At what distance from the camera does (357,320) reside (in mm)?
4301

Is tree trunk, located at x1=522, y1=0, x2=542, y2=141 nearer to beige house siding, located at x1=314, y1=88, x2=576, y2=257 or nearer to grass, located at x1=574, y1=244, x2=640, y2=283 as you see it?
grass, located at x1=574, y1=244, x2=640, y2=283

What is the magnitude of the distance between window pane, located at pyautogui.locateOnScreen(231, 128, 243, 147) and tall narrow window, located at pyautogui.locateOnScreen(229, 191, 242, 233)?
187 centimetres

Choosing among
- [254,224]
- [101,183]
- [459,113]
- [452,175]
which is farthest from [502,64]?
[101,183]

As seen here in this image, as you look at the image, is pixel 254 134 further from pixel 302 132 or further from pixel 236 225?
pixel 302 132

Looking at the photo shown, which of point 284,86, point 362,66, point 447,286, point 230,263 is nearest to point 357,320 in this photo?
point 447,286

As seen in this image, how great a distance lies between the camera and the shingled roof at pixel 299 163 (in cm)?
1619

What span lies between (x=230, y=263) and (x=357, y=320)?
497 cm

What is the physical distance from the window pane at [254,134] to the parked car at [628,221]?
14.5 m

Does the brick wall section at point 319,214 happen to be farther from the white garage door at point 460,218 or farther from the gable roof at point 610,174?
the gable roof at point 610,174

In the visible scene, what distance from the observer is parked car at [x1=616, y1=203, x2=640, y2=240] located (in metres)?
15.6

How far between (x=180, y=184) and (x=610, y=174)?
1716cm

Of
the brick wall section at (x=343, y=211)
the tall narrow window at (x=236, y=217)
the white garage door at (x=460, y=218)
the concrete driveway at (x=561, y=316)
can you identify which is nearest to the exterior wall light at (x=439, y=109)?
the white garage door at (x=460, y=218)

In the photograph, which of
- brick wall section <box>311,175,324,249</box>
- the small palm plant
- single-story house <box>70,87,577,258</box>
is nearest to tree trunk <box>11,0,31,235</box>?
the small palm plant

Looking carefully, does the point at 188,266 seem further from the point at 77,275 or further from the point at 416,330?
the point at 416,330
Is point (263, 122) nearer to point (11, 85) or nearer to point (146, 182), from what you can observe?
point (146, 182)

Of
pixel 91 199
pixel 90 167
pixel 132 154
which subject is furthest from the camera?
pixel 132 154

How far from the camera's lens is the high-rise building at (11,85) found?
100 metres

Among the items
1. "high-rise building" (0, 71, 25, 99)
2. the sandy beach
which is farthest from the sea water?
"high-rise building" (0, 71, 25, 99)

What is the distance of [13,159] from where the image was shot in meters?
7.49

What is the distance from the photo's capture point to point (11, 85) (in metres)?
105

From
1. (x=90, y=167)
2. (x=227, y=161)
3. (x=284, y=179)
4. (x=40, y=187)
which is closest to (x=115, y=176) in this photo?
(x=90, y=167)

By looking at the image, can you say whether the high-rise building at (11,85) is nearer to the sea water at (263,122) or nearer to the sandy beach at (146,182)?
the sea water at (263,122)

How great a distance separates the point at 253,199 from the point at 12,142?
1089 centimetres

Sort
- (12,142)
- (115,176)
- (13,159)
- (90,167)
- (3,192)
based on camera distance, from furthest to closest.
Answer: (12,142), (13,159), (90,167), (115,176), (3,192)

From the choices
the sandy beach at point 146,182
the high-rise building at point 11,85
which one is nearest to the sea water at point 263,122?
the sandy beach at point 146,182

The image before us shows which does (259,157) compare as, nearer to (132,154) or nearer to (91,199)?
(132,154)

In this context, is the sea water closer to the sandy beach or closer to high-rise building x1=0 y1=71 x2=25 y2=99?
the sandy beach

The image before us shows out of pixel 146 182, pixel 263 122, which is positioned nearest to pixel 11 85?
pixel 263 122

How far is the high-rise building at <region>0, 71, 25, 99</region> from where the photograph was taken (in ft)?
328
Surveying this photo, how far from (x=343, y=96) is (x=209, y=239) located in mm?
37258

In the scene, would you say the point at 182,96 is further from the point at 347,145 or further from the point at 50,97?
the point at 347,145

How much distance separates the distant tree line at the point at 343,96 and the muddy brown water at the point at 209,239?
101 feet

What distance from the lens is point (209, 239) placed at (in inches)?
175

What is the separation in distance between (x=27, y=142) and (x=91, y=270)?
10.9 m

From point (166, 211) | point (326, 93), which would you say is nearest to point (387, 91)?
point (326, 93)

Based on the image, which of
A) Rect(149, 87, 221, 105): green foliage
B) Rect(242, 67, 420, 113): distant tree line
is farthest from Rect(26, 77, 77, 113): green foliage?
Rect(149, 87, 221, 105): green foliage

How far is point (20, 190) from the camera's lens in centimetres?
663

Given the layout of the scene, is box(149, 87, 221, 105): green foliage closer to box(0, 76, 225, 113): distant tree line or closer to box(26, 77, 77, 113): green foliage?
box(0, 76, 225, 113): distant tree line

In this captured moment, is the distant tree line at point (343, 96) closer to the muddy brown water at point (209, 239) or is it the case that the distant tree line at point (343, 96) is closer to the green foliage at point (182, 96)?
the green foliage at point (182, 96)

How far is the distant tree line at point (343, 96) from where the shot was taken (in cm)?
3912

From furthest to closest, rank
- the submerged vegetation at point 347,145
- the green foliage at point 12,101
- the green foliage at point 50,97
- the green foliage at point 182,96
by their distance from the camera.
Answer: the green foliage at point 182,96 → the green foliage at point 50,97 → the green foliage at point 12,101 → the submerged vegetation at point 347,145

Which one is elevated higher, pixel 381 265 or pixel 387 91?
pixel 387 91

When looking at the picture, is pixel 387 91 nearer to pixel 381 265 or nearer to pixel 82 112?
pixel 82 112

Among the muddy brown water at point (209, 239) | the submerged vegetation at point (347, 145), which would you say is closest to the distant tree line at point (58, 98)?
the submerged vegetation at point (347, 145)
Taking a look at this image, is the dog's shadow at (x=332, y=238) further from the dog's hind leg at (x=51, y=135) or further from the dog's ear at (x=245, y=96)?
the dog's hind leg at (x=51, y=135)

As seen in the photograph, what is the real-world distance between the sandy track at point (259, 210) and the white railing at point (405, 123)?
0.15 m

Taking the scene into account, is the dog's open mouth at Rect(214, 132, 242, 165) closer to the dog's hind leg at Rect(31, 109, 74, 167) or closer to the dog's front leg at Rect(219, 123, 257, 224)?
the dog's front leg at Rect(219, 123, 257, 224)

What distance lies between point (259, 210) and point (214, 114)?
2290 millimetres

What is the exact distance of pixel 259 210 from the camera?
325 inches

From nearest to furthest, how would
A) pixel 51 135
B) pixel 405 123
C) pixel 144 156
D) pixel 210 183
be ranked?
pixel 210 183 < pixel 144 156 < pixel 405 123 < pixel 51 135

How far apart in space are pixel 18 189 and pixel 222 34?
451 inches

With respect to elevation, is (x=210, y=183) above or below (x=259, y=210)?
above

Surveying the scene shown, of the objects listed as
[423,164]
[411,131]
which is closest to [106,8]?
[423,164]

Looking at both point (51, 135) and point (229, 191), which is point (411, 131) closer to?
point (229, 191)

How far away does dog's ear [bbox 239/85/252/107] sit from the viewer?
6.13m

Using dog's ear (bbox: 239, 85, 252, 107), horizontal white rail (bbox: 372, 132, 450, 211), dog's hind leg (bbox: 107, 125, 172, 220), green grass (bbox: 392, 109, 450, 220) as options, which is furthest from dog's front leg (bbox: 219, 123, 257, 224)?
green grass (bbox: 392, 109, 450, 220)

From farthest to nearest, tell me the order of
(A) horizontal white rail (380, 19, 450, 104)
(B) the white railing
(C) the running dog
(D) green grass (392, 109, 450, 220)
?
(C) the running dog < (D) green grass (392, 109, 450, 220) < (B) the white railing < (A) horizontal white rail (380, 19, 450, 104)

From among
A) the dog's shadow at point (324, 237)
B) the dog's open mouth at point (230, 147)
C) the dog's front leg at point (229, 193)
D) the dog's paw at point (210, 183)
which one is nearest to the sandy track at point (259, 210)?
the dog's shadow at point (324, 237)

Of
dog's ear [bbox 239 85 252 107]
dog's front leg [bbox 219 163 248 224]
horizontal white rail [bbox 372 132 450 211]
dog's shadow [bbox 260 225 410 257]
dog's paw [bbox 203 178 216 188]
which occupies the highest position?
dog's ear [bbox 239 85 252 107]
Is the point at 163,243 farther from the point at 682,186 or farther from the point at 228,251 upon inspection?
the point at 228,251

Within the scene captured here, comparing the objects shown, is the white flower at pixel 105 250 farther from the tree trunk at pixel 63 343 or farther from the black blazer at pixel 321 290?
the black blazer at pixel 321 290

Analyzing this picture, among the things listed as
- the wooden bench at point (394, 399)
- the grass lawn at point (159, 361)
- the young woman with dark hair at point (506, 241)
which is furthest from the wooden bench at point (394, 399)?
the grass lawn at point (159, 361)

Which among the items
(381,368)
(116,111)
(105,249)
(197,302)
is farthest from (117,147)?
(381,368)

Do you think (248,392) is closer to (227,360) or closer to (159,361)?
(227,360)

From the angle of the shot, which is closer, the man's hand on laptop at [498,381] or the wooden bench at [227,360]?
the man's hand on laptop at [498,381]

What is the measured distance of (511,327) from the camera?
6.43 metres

▶ REQUIRED WORK
Reproduce the final stretch of the data above: every line from the one holding "Is the point" through the end, inclusive, exactly as written and nothing else.

▶ PROBLEM SOLUTION
Is the point at 163,243 farther from the point at 682,186 or farther from the point at 228,251 upon inspection?
the point at 228,251

Within the scene captured here, comparing the objects shown, is the white flower at pixel 105 250 farther from the tree trunk at pixel 63 343 or farther from the black blazer at pixel 321 290?
the black blazer at pixel 321 290

Analyzing this picture, among the things listed as
- the wooden bench at point (394, 399)
- the grass lawn at point (159, 361)
- the young woman with dark hair at point (506, 241)
which is furthest from the wooden bench at point (394, 399)?
the grass lawn at point (159, 361)

Which among the items
(381,368)
(116,111)
(105,249)
(197,302)
is farthest from (117,147)?
(381,368)

Do you think (248,392) is closer to (227,360) or closer to (159,361)?
(227,360)

From the angle of the shot, which is closer, the man's hand on laptop at [498,381] or the wooden bench at [227,360]?
the man's hand on laptop at [498,381]

What is the measured distance of (511,327) from the camera?
6.43 metres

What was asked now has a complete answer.